Step 5: Create an Output Asset (Optional)¶

Let's export the results to JSON.

Add Output Asset¶

@dg.asset(
    kinds={"polars", "json"},
    group_name="output_polars",
    freshness_policy=dg.FreshnessPolicy(maximum_lag_minutes=24 * 60),
)
def artist_artworks_output_tutorial(
    context: dg.AssetExecutionContext,
    artist_artworks_tutorial: pl.DataFrame,
) -> pl.DataFrame:
    """Export famous artworks to JSON."""

    # Filter for 19th century works
    result = artist_artworks_tutorial.filter(
        pl.col("era") == "19th Century"
    )

    # Write to JSON
    output_path = Path("data/output/json/famous_artists.json")
    write_json_output(
        result,
        output_path,
        context,
        extra_metadata={
            "filtered_from": len(artist_artworks_tutorial),
            "filter_criterion": "19th Century",
        },
    )

    context.log.info(f"Exported {len(result)} artworks to {output_path}")

    return result

Materialize Both Assets¶

In Dagster UI, select both assets:
artist_artworks_tutorial
artist_artworks_output_tutorial
Click Materialize selected
Watch them execute in order (dependency resolution!)
Check data/output/json/famous_artists.json for your output

Next Steps¶

Congratulations!¶

You've created your first Dagster asset with: - Data loading from Parquet - Polars transformations - Custom business logic - Metadata tracking - JSON output

What to Learn Next¶

Dive Deeper:

Polars Patterns - DataFrame best practices
Performance Tuning - Optimize your pipelines
Best Practices - Production guidelines

Explore Features:

Asset Checks - Data quality validation
Schedules - Automated runs
Sensors - Event-driven pipelines

Advanced Topics:

Elasticsearch Integration - Full-text search
API Bulk Harvesting - Voyage AI
Sitemap Generation - SEO optimization

Common Questions¶

Q: Where do I find my output files?¶

A: Check these directories: - JSON outputs: data/output/json/ - Parquet storage: data/output/storage/ (IO manager files) - DuckDB database: See DatabaseResource in shared/resources.py for the configured path

Q: How do I debug my asset?¶

A: Use these techniques:

@dg.asset
def my_asset(context: dg.AssetExecutionContext) -> pl.DataFrame:
    # Add logging
    context.log.info("Starting transformation...")

    result = transform()

    # Log preview
    context.log.info(f"Preview:\n{result.head(5)}")

    # Log shape
    context.log.info(f"Shape: {result.shape}")

    return result

Q: Can I use pandas instead of Polars?¶

A: Yes!
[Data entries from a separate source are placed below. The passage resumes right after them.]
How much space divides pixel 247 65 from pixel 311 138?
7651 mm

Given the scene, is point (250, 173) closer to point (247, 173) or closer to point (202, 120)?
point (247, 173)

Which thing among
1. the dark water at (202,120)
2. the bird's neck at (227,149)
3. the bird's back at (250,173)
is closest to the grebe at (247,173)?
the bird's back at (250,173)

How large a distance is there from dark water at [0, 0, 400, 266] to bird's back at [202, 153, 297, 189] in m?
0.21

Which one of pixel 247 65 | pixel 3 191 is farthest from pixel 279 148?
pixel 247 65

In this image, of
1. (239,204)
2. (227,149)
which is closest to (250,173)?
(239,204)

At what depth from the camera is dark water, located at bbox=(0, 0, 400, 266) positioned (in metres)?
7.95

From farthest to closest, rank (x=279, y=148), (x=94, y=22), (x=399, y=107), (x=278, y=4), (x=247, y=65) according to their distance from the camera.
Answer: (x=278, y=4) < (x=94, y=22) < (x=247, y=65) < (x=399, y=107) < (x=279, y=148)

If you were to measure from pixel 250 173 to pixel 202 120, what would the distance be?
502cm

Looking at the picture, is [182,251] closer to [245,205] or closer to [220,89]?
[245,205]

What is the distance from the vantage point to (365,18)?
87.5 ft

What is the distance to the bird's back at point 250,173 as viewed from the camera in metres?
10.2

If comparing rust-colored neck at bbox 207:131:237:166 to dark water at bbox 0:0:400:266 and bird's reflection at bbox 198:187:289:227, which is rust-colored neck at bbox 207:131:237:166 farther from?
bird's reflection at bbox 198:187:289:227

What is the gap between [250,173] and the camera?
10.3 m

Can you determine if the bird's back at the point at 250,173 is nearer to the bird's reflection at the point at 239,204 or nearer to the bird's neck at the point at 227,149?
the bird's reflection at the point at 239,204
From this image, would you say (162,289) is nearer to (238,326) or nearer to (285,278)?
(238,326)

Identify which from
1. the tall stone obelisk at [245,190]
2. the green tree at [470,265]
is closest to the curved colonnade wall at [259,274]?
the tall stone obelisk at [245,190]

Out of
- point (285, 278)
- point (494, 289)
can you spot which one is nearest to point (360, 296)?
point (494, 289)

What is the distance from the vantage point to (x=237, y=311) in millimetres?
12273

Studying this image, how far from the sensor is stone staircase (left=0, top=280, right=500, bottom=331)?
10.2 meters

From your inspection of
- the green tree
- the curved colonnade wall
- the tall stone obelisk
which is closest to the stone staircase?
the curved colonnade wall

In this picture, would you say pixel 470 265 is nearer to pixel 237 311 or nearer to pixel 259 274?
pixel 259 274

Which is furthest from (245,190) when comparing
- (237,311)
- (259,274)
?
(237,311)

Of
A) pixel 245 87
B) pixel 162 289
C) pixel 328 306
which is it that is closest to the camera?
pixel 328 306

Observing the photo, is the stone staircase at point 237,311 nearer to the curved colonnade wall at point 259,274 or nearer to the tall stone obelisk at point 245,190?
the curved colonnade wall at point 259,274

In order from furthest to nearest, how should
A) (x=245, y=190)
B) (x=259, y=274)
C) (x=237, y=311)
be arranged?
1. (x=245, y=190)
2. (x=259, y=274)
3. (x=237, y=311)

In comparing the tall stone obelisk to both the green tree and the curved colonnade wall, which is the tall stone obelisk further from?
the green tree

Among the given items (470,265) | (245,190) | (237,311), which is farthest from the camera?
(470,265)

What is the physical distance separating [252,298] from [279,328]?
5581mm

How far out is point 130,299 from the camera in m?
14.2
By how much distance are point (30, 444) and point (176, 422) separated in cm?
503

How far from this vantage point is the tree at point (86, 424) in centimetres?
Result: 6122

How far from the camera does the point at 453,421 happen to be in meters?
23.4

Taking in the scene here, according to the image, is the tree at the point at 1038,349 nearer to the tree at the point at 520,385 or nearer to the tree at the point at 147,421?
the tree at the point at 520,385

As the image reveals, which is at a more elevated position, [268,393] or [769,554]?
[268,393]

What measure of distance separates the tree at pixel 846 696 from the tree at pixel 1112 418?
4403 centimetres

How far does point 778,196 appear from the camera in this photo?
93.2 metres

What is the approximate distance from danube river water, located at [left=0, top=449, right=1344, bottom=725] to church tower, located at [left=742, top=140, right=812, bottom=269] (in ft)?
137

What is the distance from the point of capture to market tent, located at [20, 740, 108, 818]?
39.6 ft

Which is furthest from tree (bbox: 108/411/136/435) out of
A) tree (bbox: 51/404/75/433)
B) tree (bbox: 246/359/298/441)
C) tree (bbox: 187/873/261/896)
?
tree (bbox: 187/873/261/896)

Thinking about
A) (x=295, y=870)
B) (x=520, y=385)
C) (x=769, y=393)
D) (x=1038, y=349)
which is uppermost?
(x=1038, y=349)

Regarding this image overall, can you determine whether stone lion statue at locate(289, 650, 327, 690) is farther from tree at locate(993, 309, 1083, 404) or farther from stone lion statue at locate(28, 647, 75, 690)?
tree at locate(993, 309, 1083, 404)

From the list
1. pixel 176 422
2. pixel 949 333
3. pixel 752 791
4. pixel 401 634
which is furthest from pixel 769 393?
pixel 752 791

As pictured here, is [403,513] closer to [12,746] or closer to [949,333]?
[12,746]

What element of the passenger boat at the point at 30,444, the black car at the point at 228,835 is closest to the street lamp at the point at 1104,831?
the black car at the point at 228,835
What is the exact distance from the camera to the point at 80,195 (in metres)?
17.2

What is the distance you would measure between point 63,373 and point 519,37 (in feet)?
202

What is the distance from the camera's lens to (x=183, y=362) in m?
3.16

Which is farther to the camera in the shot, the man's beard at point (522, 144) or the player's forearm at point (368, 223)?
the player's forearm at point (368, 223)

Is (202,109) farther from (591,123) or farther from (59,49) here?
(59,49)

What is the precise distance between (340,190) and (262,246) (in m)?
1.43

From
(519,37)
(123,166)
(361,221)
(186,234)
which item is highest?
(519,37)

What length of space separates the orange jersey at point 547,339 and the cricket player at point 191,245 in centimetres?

Both work with the same IO manager:

import pandas as pd

@dg.asset
def my_asset(context) -> pd.DataFrame:
    # Pandas operations
    return df

Q: How do I add a custom dependency?¶

A: Add it to pyproject.toml:

[project]
dependencies = [
    # ... existing deps
    "your-package>=1.0",
]

Then run: uv sync

Q: Where should I put custom code?¶

Guidelines: - Project-specific logic → src/honey_duck/defs/ (organized by technology: polars/, duckdb/, etc.) - Reusable utilities → cogapp_libs/

Troubleshooting¶

Issue: "Table not found"¶

Cause: Harvest assets haven't run yet.

Solution: 1. Materialize harvest assets first: - dlt_harvest_sales_raw - dlt_harvest_artworks_raw - dlt_harvest_artists_raw 2. Then materialize your asset

Issue: "Column not found"¶

Cause: Wrong column name or table.

Solution: Check available columns:

df = pl.scan_parquet(paths.harvest_dir / "sales_raw")
print(df.collect_schema())  # Shows all columns

Issue: Asset not appearing in UI¶

Cause: Syntax error or not registered.

Solution: 1. Check console for Python errors 2. Make sure asset is in a file imported by definitions.py 3. Restart Dagster: Ctrl+C then uv run dg dev

Cheat Sheet¶

Essential Imports¶

import dagster as dg
import polars as pl
from cogapp_libs.dagster import (
    read_harvest_tables_lazy,
    track_timing,
    add_dataframe_metadata,
    write_json_output,
)
from honey_duck.defs.shared.helpers import STANDARD_HARVEST_DEPS
from honey_duck.defs.shared.resources import PathsResource

Basic Asset Template¶

@dg.asset(
    kinds={"polars"},
    deps=STANDARD_HARVEST_DEPS,
    group_name="transform_polars",
)
def my_asset(context: dg.AssetExecutionContext) -> pl.DataFrame:
    """Asset description."""

    with track_timing(context, "operation"):
        # Your logic here
        result = pl.DataFrame({"id": [1, 2, 3]})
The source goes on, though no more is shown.